▶ [YOUR INSTRUCTIONS]: What two fatal flaws does the passage on employee stock option plans say India's laws on Esops suffer from?

▶ [GIVEN PASSAGE]:
By TV Mohandas Pai & Siddarth Pai

Employee stock option plans (Esops) symbolise “skin in the game”, marrying employee economics with shareholder value to democratise start-up success. It converts labour into equity, kickstarting a participative and prosperous virtuous cycle. India’s archaic laws on Esops are counterintuitive for the world’s third largest start-up ecosystem.

India has the aspiration of a $10-trillion economy with the regulations of a $0.5-trillion economy. The policy mindset is extractive, not expansive. Some aspects of tax laws and practices would make even the colonial British blush. India’s laws on Esops suffer from two fatal flaws: fair market value fallacy; and the promoter prohibition.

The taxation of Esops worldwide is similar. Esops are granted at a nominal price (grant price). When Esops are exercised, the fair market value (FMV) and grant price differential is taxed as “salary income”. When the shares are sold, sale price and FMV differential are taxed as capital gains.

Yet this is broken in India. Fair market value fallacy. The phrase “fair market value” is a misnomer for start-ups, as it is neither fair nor there is a market, and the value is hard to realise.

▶ [EXTRACTED MATERIAL]:
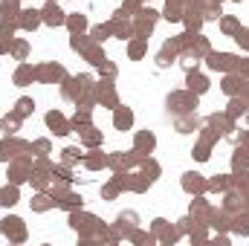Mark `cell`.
Wrapping results in <instances>:
<instances>
[{
    "label": "cell",
    "instance_id": "6da1fadb",
    "mask_svg": "<svg viewBox=\"0 0 249 246\" xmlns=\"http://www.w3.org/2000/svg\"><path fill=\"white\" fill-rule=\"evenodd\" d=\"M206 58H209V67L212 70H220V72L238 70V55H232V53H209Z\"/></svg>",
    "mask_w": 249,
    "mask_h": 246
},
{
    "label": "cell",
    "instance_id": "7a4b0ae2",
    "mask_svg": "<svg viewBox=\"0 0 249 246\" xmlns=\"http://www.w3.org/2000/svg\"><path fill=\"white\" fill-rule=\"evenodd\" d=\"M168 107L174 113H191V107H197V96L188 90V93H171L168 99Z\"/></svg>",
    "mask_w": 249,
    "mask_h": 246
},
{
    "label": "cell",
    "instance_id": "3957f363",
    "mask_svg": "<svg viewBox=\"0 0 249 246\" xmlns=\"http://www.w3.org/2000/svg\"><path fill=\"white\" fill-rule=\"evenodd\" d=\"M41 20H44L47 26H61V23H67V15L55 6V0H50V3H47V9L41 12Z\"/></svg>",
    "mask_w": 249,
    "mask_h": 246
},
{
    "label": "cell",
    "instance_id": "277c9868",
    "mask_svg": "<svg viewBox=\"0 0 249 246\" xmlns=\"http://www.w3.org/2000/svg\"><path fill=\"white\" fill-rule=\"evenodd\" d=\"M70 223H72V229H75V232H93L99 220H96L93 214H78V211H70Z\"/></svg>",
    "mask_w": 249,
    "mask_h": 246
},
{
    "label": "cell",
    "instance_id": "5b68a950",
    "mask_svg": "<svg viewBox=\"0 0 249 246\" xmlns=\"http://www.w3.org/2000/svg\"><path fill=\"white\" fill-rule=\"evenodd\" d=\"M38 23H41V12H35V9H23V12H18V26H20V29L32 32Z\"/></svg>",
    "mask_w": 249,
    "mask_h": 246
},
{
    "label": "cell",
    "instance_id": "8992f818",
    "mask_svg": "<svg viewBox=\"0 0 249 246\" xmlns=\"http://www.w3.org/2000/svg\"><path fill=\"white\" fill-rule=\"evenodd\" d=\"M247 78L244 75H235V72H229L226 78H223V93H229V96H235V93H244L247 90Z\"/></svg>",
    "mask_w": 249,
    "mask_h": 246
},
{
    "label": "cell",
    "instance_id": "52a82bcc",
    "mask_svg": "<svg viewBox=\"0 0 249 246\" xmlns=\"http://www.w3.org/2000/svg\"><path fill=\"white\" fill-rule=\"evenodd\" d=\"M47 124H50V127H53V130H55L58 136H67V133L72 130V124L67 122V119H64L61 113H58V110H53V113H47Z\"/></svg>",
    "mask_w": 249,
    "mask_h": 246
},
{
    "label": "cell",
    "instance_id": "ba28073f",
    "mask_svg": "<svg viewBox=\"0 0 249 246\" xmlns=\"http://www.w3.org/2000/svg\"><path fill=\"white\" fill-rule=\"evenodd\" d=\"M0 229H3L6 235H12L15 241H23V220H20V217H6Z\"/></svg>",
    "mask_w": 249,
    "mask_h": 246
},
{
    "label": "cell",
    "instance_id": "9c48e42d",
    "mask_svg": "<svg viewBox=\"0 0 249 246\" xmlns=\"http://www.w3.org/2000/svg\"><path fill=\"white\" fill-rule=\"evenodd\" d=\"M116 229H119V235H127V238H130V232L136 229V214H133V211H124V214H119Z\"/></svg>",
    "mask_w": 249,
    "mask_h": 246
},
{
    "label": "cell",
    "instance_id": "30bf717a",
    "mask_svg": "<svg viewBox=\"0 0 249 246\" xmlns=\"http://www.w3.org/2000/svg\"><path fill=\"white\" fill-rule=\"evenodd\" d=\"M188 90L197 96V93H206L209 90V78H203L200 72H188Z\"/></svg>",
    "mask_w": 249,
    "mask_h": 246
},
{
    "label": "cell",
    "instance_id": "8fae6325",
    "mask_svg": "<svg viewBox=\"0 0 249 246\" xmlns=\"http://www.w3.org/2000/svg\"><path fill=\"white\" fill-rule=\"evenodd\" d=\"M113 124H116L119 130H127V127L133 124V113H130L127 107H116V116H113Z\"/></svg>",
    "mask_w": 249,
    "mask_h": 246
},
{
    "label": "cell",
    "instance_id": "7c38bea8",
    "mask_svg": "<svg viewBox=\"0 0 249 246\" xmlns=\"http://www.w3.org/2000/svg\"><path fill=\"white\" fill-rule=\"evenodd\" d=\"M84 165L87 168H105L107 165V157H102V151H90V157H84Z\"/></svg>",
    "mask_w": 249,
    "mask_h": 246
},
{
    "label": "cell",
    "instance_id": "4fadbf2b",
    "mask_svg": "<svg viewBox=\"0 0 249 246\" xmlns=\"http://www.w3.org/2000/svg\"><path fill=\"white\" fill-rule=\"evenodd\" d=\"M0 203L3 206H15L18 203V185H6V188H0Z\"/></svg>",
    "mask_w": 249,
    "mask_h": 246
},
{
    "label": "cell",
    "instance_id": "5bb4252c",
    "mask_svg": "<svg viewBox=\"0 0 249 246\" xmlns=\"http://www.w3.org/2000/svg\"><path fill=\"white\" fill-rule=\"evenodd\" d=\"M183 188H186V191H203V188H206V180H203L200 174H186Z\"/></svg>",
    "mask_w": 249,
    "mask_h": 246
},
{
    "label": "cell",
    "instance_id": "9a60e30c",
    "mask_svg": "<svg viewBox=\"0 0 249 246\" xmlns=\"http://www.w3.org/2000/svg\"><path fill=\"white\" fill-rule=\"evenodd\" d=\"M58 206L67 209V211H81V197H75V194H64L61 200H58Z\"/></svg>",
    "mask_w": 249,
    "mask_h": 246
},
{
    "label": "cell",
    "instance_id": "2e32d148",
    "mask_svg": "<svg viewBox=\"0 0 249 246\" xmlns=\"http://www.w3.org/2000/svg\"><path fill=\"white\" fill-rule=\"evenodd\" d=\"M78 130H81V136H84V145H102V133L93 130L90 124H84V127H78Z\"/></svg>",
    "mask_w": 249,
    "mask_h": 246
},
{
    "label": "cell",
    "instance_id": "e0dca14e",
    "mask_svg": "<svg viewBox=\"0 0 249 246\" xmlns=\"http://www.w3.org/2000/svg\"><path fill=\"white\" fill-rule=\"evenodd\" d=\"M136 151L139 154H151L154 151V136L151 133H139L136 136Z\"/></svg>",
    "mask_w": 249,
    "mask_h": 246
},
{
    "label": "cell",
    "instance_id": "ac0fdd59",
    "mask_svg": "<svg viewBox=\"0 0 249 246\" xmlns=\"http://www.w3.org/2000/svg\"><path fill=\"white\" fill-rule=\"evenodd\" d=\"M247 99H232V102H229V113H226V116H229V119H238V116H241V113H247Z\"/></svg>",
    "mask_w": 249,
    "mask_h": 246
},
{
    "label": "cell",
    "instance_id": "d6986e66",
    "mask_svg": "<svg viewBox=\"0 0 249 246\" xmlns=\"http://www.w3.org/2000/svg\"><path fill=\"white\" fill-rule=\"evenodd\" d=\"M67 26L72 29V35H75V32H84V29H87V18H84V15H70V18H67Z\"/></svg>",
    "mask_w": 249,
    "mask_h": 246
},
{
    "label": "cell",
    "instance_id": "ffe728a7",
    "mask_svg": "<svg viewBox=\"0 0 249 246\" xmlns=\"http://www.w3.org/2000/svg\"><path fill=\"white\" fill-rule=\"evenodd\" d=\"M232 165H235V171H238V168H249V151L238 148L235 157H232Z\"/></svg>",
    "mask_w": 249,
    "mask_h": 246
},
{
    "label": "cell",
    "instance_id": "44dd1931",
    "mask_svg": "<svg viewBox=\"0 0 249 246\" xmlns=\"http://www.w3.org/2000/svg\"><path fill=\"white\" fill-rule=\"evenodd\" d=\"M55 203H58V200H50L47 194H38V197H35V203H32V209H35V211H47V209H50V206H55Z\"/></svg>",
    "mask_w": 249,
    "mask_h": 246
},
{
    "label": "cell",
    "instance_id": "7402d4cb",
    "mask_svg": "<svg viewBox=\"0 0 249 246\" xmlns=\"http://www.w3.org/2000/svg\"><path fill=\"white\" fill-rule=\"evenodd\" d=\"M0 9H3V20L18 18V0H3V3H0Z\"/></svg>",
    "mask_w": 249,
    "mask_h": 246
},
{
    "label": "cell",
    "instance_id": "603a6c76",
    "mask_svg": "<svg viewBox=\"0 0 249 246\" xmlns=\"http://www.w3.org/2000/svg\"><path fill=\"white\" fill-rule=\"evenodd\" d=\"M209 124H212V127H217V130H220V127H223V130H232V119H229V116H223V113H220V116L214 113V116L209 119Z\"/></svg>",
    "mask_w": 249,
    "mask_h": 246
},
{
    "label": "cell",
    "instance_id": "cb8c5ba5",
    "mask_svg": "<svg viewBox=\"0 0 249 246\" xmlns=\"http://www.w3.org/2000/svg\"><path fill=\"white\" fill-rule=\"evenodd\" d=\"M38 75L41 78H64V67H44V70H38Z\"/></svg>",
    "mask_w": 249,
    "mask_h": 246
},
{
    "label": "cell",
    "instance_id": "d4e9b609",
    "mask_svg": "<svg viewBox=\"0 0 249 246\" xmlns=\"http://www.w3.org/2000/svg\"><path fill=\"white\" fill-rule=\"evenodd\" d=\"M32 75H35V70H32V67H29V64H23V67H20V70H18V72H15V81H18V84H20V87H23V81H29V78H32Z\"/></svg>",
    "mask_w": 249,
    "mask_h": 246
},
{
    "label": "cell",
    "instance_id": "484cf974",
    "mask_svg": "<svg viewBox=\"0 0 249 246\" xmlns=\"http://www.w3.org/2000/svg\"><path fill=\"white\" fill-rule=\"evenodd\" d=\"M32 110H35V102H32V99H20V102H18V107H15V113H18V116H29Z\"/></svg>",
    "mask_w": 249,
    "mask_h": 246
},
{
    "label": "cell",
    "instance_id": "4316f807",
    "mask_svg": "<svg viewBox=\"0 0 249 246\" xmlns=\"http://www.w3.org/2000/svg\"><path fill=\"white\" fill-rule=\"evenodd\" d=\"M194 127H197V119H194V116H186V119H177V130H180V133H191Z\"/></svg>",
    "mask_w": 249,
    "mask_h": 246
},
{
    "label": "cell",
    "instance_id": "83f0119b",
    "mask_svg": "<svg viewBox=\"0 0 249 246\" xmlns=\"http://www.w3.org/2000/svg\"><path fill=\"white\" fill-rule=\"evenodd\" d=\"M18 119H20L18 113H15V116H6V119H0V127H3L6 133H15V130H18Z\"/></svg>",
    "mask_w": 249,
    "mask_h": 246
},
{
    "label": "cell",
    "instance_id": "f1b7e54d",
    "mask_svg": "<svg viewBox=\"0 0 249 246\" xmlns=\"http://www.w3.org/2000/svg\"><path fill=\"white\" fill-rule=\"evenodd\" d=\"M110 32H113V26H96V29H93V41H96V44H102Z\"/></svg>",
    "mask_w": 249,
    "mask_h": 246
},
{
    "label": "cell",
    "instance_id": "f546056e",
    "mask_svg": "<svg viewBox=\"0 0 249 246\" xmlns=\"http://www.w3.org/2000/svg\"><path fill=\"white\" fill-rule=\"evenodd\" d=\"M70 44H72V50H78V53H84V50H87V47H90V44H87V38H84V35H81V32H75V35H72V41H70Z\"/></svg>",
    "mask_w": 249,
    "mask_h": 246
},
{
    "label": "cell",
    "instance_id": "4dcf8cb0",
    "mask_svg": "<svg viewBox=\"0 0 249 246\" xmlns=\"http://www.w3.org/2000/svg\"><path fill=\"white\" fill-rule=\"evenodd\" d=\"M81 159H84V157H81V151H78V148H67V151H64V162H70V165H72V162H81Z\"/></svg>",
    "mask_w": 249,
    "mask_h": 246
},
{
    "label": "cell",
    "instance_id": "1f68e13d",
    "mask_svg": "<svg viewBox=\"0 0 249 246\" xmlns=\"http://www.w3.org/2000/svg\"><path fill=\"white\" fill-rule=\"evenodd\" d=\"M142 53H145V38H139V41L130 44V58H142Z\"/></svg>",
    "mask_w": 249,
    "mask_h": 246
},
{
    "label": "cell",
    "instance_id": "d6a6232c",
    "mask_svg": "<svg viewBox=\"0 0 249 246\" xmlns=\"http://www.w3.org/2000/svg\"><path fill=\"white\" fill-rule=\"evenodd\" d=\"M209 148H212L209 142H200V145H197V151H194V157H197L200 162H203V159H209Z\"/></svg>",
    "mask_w": 249,
    "mask_h": 246
},
{
    "label": "cell",
    "instance_id": "836d02e7",
    "mask_svg": "<svg viewBox=\"0 0 249 246\" xmlns=\"http://www.w3.org/2000/svg\"><path fill=\"white\" fill-rule=\"evenodd\" d=\"M238 44L244 50H249V29H238Z\"/></svg>",
    "mask_w": 249,
    "mask_h": 246
},
{
    "label": "cell",
    "instance_id": "e575fe53",
    "mask_svg": "<svg viewBox=\"0 0 249 246\" xmlns=\"http://www.w3.org/2000/svg\"><path fill=\"white\" fill-rule=\"evenodd\" d=\"M235 232H241V235H247V232H249V217H244V220L238 217V223H235Z\"/></svg>",
    "mask_w": 249,
    "mask_h": 246
},
{
    "label": "cell",
    "instance_id": "d590c367",
    "mask_svg": "<svg viewBox=\"0 0 249 246\" xmlns=\"http://www.w3.org/2000/svg\"><path fill=\"white\" fill-rule=\"evenodd\" d=\"M223 29H226V32H238L241 26H238V20H235V18H226V20H223Z\"/></svg>",
    "mask_w": 249,
    "mask_h": 246
},
{
    "label": "cell",
    "instance_id": "8d00e7d4",
    "mask_svg": "<svg viewBox=\"0 0 249 246\" xmlns=\"http://www.w3.org/2000/svg\"><path fill=\"white\" fill-rule=\"evenodd\" d=\"M32 151H38V154H47V151H50V142H47V139H38V142L32 145Z\"/></svg>",
    "mask_w": 249,
    "mask_h": 246
},
{
    "label": "cell",
    "instance_id": "74e56055",
    "mask_svg": "<svg viewBox=\"0 0 249 246\" xmlns=\"http://www.w3.org/2000/svg\"><path fill=\"white\" fill-rule=\"evenodd\" d=\"M26 50H29V47H26V41H18V44H15V55H18V58H23V55H26Z\"/></svg>",
    "mask_w": 249,
    "mask_h": 246
},
{
    "label": "cell",
    "instance_id": "f35d334b",
    "mask_svg": "<svg viewBox=\"0 0 249 246\" xmlns=\"http://www.w3.org/2000/svg\"><path fill=\"white\" fill-rule=\"evenodd\" d=\"M241 145H247V148H249V130H247V133H241Z\"/></svg>",
    "mask_w": 249,
    "mask_h": 246
},
{
    "label": "cell",
    "instance_id": "ab89813d",
    "mask_svg": "<svg viewBox=\"0 0 249 246\" xmlns=\"http://www.w3.org/2000/svg\"><path fill=\"white\" fill-rule=\"evenodd\" d=\"M214 3H220V0H214Z\"/></svg>",
    "mask_w": 249,
    "mask_h": 246
},
{
    "label": "cell",
    "instance_id": "60d3db41",
    "mask_svg": "<svg viewBox=\"0 0 249 246\" xmlns=\"http://www.w3.org/2000/svg\"><path fill=\"white\" fill-rule=\"evenodd\" d=\"M139 3H142V0H139Z\"/></svg>",
    "mask_w": 249,
    "mask_h": 246
}]
</instances>
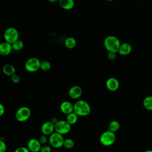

▶ [SOLVED PROBLEM]: The fair market value fallacy and the promoter prohibition.